いつかの邂逅

閑話 レイジレーニャ

 それは遠い昔のこと。

 レイジレーニャは森の中をなんとなくふらふらと歩いていた。

 薄い朝霧の中、ようやく顔を出した陽の光が直線を描いて降り注ぎ始めていて、なんとなく心地良い。

 そう、すべてはただ『なんとなく』から始まった。

 レイジレーニャはなんとなくそこにいただけだった。

 お気に入りの姿をしてふらふらと、森の中を歩く。

 そのうちばったり人影と遭遇した。朝露をたっぷり含んだ薬草を、鼻歌まじりに詰んでいる女。

 でも大丈夫だ。

 レイジレーニャは人には見えない。だが。

「まあ。ここに人は入れないはずなのに。あなたは一体どなた?」

 レイジレーニャは驚いた。

 女には自分が見えている。

『わらわのことが見えるのか』

 問うと、きょとんとして逆に聞き返される。

「見える? あなたは幽霊か何かなの?」

 幽霊。レイジレーニャは知っていた。人がそう呼ぶものが何であるかを。そして自分がそれに近いものであることも。だから面白半分に聞いてみる。

『だと言ったらどうする?』

「あら、まぁ、まぁ!」

 女は口をぽかんとあけてそれを隠すように右手で覆いながらそう声を上げた。

「私、幽霊をみたのは始めてよ。そんなに若いうちに幽霊になってしまうなんて、一体何が……いえ、聞いても楽しいことにはならないだろうから、やめておくわね」

 レイジレーニャのお気に入りは人でいう十代後半の姿だった。

 対して女は人でいう二十代後半に見える。

 だから、女は子供相手に話すようにレイジレーニャに話しかけるのだった。

「幽霊だから結界を通り抜けられたのかしら? うふふ、でもあなた、ちっとも怖い感じがしないわ。幽霊って怖いものだと思っていたのに」

『お前が望むなら、怖いものに変わってみせるぞ?』

 人が怖がるようなおどろおどろしい物の姿も、レイジレーニャは知っていた。

「いいえ! そのままでいて、お願いよ!」

 女は慌ててそう言った。

 人をからかうということは面白いものであるとレイジレーニャは記憶した。

『やはり人というのは面白いものだな』

 レイジレーニャがそう言うと、女は訂正を求めた。

「いいえ、私は人ではないわ。
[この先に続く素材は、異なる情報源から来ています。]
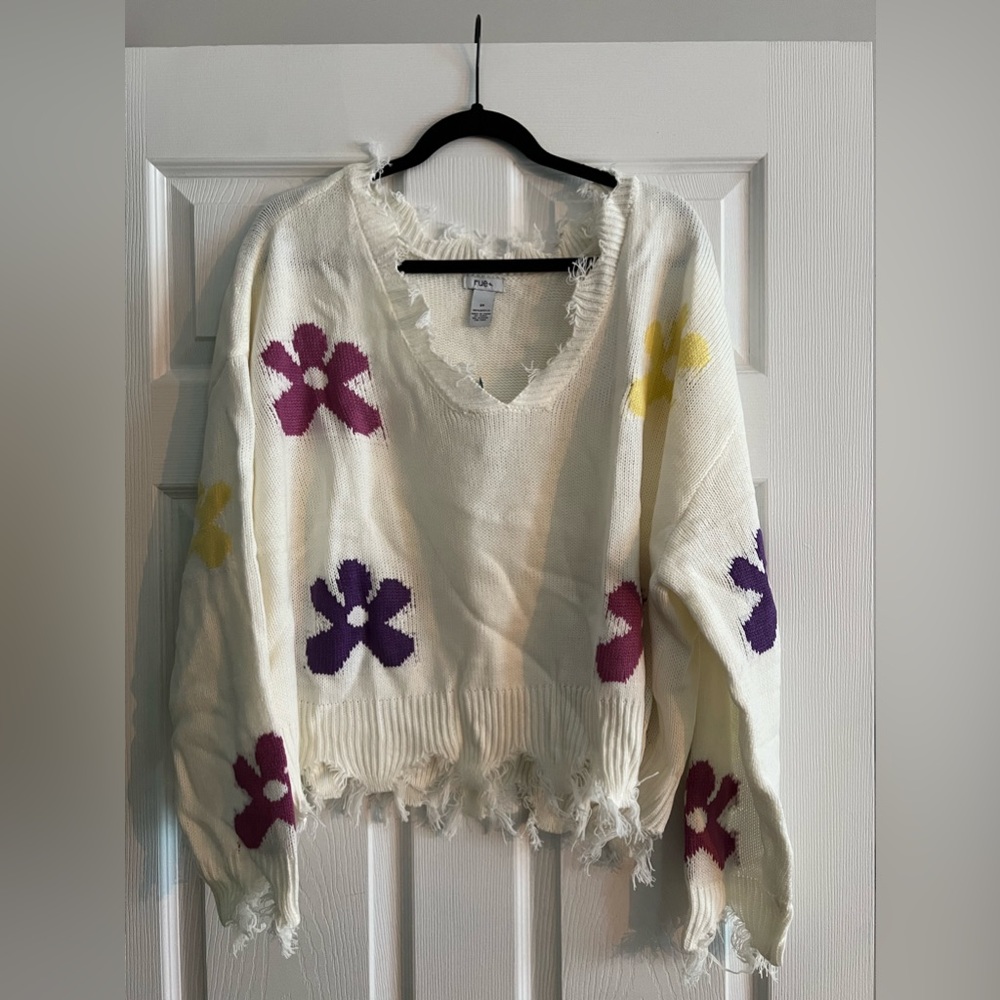 Rue+ 2x distressed white sweater w groovy flowers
エルフというのよ」

『どちらも同じような物だ』

「元は同じだったと聞いているわ。でも、人はエルフを迫害するのよ。……ただ耳が長いからって、魔族扱いするの。あなたもそう聞いてきているはずだわ。耳が長いのは人妖だって」

 女は恐ろしさをこらえるようにきゅ、と薬草を入れている籠を握る手に力を込めた。

『ああ知っている。だがわらわにとってはどちらも同じような物だ。何も変わらない』

 レイジレーニャは繰り返したが、女は怯えたように首を振った。

「あなたを見て私もそう思うわ。だけど、外は怖いのよ」

『そうやってお互い怖がっているからいつまでも怖いままなのだ』

「そうね。でも、どうしようもないことだわ」

『ふふ。いつかそれがどうしようもあることになると良いのだがな』

 レイジレーニャは意味ありげに微笑んだ。

『女、わらわはお前に出会えて楽しかった。名はなんと言う?』

「ミーナよ。あなたは?」

『わらわのことを人はレイジレーニャと呼んでいる。ミーナよ、礼を渡そう』

 ふわり、とレイジレーニャの両手の中に、明るい緑の光が生まれた。

『お前のその胎の子に、精霊の祝福あれ』

 レイジレーニャがそう言うと、緑色の光はすう、と女の膨らんだ胎の中へ吸い込まれていった。

「い、一体何をしたの?」

 我が子のことである。何か悪いことをされたのであればたまったものではない。

『お前の子はこの星でも有数の強い魔力の持ち主になるだろう。そしていずれは世界の鍵となる』

「世界の……鍵?」

 ミーナが呟いた時には、レイジレーニャの姿はそこにはなかった。